なんとも身も蓋もないタイトルですけれど、

作者ゴッドワードはアルマ=タデマの弟子と知って「なるほど!」と思うわざとらしい神話っぽさ。


この辺りのありようはイギリス人好みだったのでしょうね、

結構アカデミー側もラファエル前派 側も一見どう違うの?といったふうもありますし。


ところで、いわゆる肖像画とは言えないものの、この展覧会から去りがたいと思ってしまった一枚が

ジョージ・エルガー・ヒックスの「孤児」(1884年)という作品でありました。


ジョージ・エルガー・ヒックス「孤児」


入場時にもらった作品リスト(画像付きというのは、素晴らしいですねえ)からスキャンすると

こんなふうになってしまうのが残念ですけれど、これは目をとめることしばし。


タイトルが「孤児」ですから貧しい境遇であろうとは想像されるところですが、

そういう境遇なればこそでしょうか、姉?に抱かれて頬寄せる少女の横顔に見える

安心しきったようすが、ぐおっと見る側の感情を高ぶらせるのですね。


さらにはそれを見守る姉が妹に注ぐまなざしに柔らかさ、

そして抱き寄せる左手の力強さ、支える右手のやさしさ。

足の組みようを見ても決して楽な体勢ではなかろうけれど、

おそらくは妹がいちばん落ち着ける姿勢をキープしてやってるんだなぁって思えてくるんですね。
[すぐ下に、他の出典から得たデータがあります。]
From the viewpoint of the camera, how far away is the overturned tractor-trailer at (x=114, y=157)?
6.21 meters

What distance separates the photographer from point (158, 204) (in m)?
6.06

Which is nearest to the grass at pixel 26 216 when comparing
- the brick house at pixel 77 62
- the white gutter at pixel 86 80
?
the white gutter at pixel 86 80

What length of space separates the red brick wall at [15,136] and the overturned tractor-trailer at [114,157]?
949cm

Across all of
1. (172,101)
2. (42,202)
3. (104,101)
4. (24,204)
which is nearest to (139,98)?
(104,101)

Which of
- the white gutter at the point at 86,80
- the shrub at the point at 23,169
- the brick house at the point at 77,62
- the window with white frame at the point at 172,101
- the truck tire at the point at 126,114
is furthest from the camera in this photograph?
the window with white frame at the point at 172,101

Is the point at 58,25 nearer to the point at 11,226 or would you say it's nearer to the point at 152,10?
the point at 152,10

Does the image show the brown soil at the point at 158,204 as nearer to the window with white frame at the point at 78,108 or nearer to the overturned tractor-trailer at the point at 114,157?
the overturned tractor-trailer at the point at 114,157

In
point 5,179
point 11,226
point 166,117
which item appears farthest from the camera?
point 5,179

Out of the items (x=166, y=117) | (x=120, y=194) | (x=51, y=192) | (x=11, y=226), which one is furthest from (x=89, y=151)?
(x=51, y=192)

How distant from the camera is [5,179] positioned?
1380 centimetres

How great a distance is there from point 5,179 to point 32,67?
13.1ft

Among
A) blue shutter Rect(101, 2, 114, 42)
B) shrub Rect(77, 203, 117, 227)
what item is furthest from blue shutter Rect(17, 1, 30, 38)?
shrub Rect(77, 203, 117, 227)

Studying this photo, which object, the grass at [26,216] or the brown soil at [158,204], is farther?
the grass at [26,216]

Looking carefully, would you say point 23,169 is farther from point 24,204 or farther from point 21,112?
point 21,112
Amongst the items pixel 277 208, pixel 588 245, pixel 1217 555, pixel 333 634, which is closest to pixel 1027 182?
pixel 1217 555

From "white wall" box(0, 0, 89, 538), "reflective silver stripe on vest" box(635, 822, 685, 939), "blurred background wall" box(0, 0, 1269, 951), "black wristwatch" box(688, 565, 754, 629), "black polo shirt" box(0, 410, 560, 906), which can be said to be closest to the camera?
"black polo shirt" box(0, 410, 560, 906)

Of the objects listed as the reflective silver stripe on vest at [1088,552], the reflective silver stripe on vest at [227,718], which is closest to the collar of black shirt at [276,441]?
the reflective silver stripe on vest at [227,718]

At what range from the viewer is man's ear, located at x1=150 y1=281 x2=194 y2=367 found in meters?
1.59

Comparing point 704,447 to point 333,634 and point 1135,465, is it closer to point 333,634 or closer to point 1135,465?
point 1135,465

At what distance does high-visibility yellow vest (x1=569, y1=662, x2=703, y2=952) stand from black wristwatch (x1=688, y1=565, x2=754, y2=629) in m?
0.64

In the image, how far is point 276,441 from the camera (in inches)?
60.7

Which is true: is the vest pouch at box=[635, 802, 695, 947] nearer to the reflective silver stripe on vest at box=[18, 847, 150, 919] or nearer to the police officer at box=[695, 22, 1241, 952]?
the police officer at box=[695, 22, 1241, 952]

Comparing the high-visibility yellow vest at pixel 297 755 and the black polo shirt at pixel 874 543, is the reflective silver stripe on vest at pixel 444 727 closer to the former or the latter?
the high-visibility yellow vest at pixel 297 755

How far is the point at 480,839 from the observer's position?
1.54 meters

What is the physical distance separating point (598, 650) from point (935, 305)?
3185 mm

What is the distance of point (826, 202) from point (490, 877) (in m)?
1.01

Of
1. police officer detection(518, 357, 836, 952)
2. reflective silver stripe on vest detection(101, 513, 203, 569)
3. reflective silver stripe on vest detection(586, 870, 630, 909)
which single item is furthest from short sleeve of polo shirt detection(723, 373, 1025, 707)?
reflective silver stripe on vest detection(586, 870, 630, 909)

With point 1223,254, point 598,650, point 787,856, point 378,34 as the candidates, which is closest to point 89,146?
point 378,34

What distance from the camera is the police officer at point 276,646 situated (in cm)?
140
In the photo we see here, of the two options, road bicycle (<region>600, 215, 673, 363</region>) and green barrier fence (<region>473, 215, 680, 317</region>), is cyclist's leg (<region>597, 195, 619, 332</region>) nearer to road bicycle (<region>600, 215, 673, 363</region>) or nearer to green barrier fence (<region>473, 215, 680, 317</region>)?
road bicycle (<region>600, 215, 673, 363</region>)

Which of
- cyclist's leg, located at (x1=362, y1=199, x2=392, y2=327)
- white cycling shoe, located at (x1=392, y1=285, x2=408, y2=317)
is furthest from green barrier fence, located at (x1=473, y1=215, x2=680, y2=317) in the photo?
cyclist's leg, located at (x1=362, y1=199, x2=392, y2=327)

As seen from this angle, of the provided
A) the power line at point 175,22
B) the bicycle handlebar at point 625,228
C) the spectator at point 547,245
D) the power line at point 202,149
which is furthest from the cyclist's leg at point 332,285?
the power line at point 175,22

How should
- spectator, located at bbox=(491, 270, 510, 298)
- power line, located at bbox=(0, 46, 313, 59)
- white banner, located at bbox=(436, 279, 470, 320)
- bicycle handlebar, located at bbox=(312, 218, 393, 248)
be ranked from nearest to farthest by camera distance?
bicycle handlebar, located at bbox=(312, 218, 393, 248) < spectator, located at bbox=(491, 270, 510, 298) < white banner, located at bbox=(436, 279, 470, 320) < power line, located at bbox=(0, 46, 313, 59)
と、ひとしきり勝手に盛り上がりましたが、最後に西洋絵画の基本的女性美のモデルを。

聖母マリアでありますね。


定型パターンはあるものの、描かれ方はさまざま。

そんな中でムリリョの一枚、「悲しみの聖母」であります。


ムリリョ「悲しみの聖母」


子供を描くのに秀でたムリリョらしい少女のような聖母マリアでして、

それが反って無原罪性を思わせたりするところなのかもしれないなぁと。


中世以降の基本的なマリア像(ラファエロなんかでも似たところはありますが)では

とかく崇高さに力点が置かれると人間らしさからいささか離れる傾向がありますけれど、

ムリリョはといえば、ともすると漫画的と言っては失礼かもですが、実に人間っぽい。

でも、そこで宗教的要請を満たすには自ずと少女の無垢さに頼ることにもなろうかと

思ったりもするところです。


ということで、展覧会のタイトルほどに「女性美」を意識するものではなかったものの、

いつもながら山椒は小粒的な内容のニューオータニ美術館 なのでありました。

ちなみに、今回の展示作品の多くは山形県は山寺の後藤美術館の所蔵作品とか。

いつかまた、ここにも行ってみなくては!ですねえ。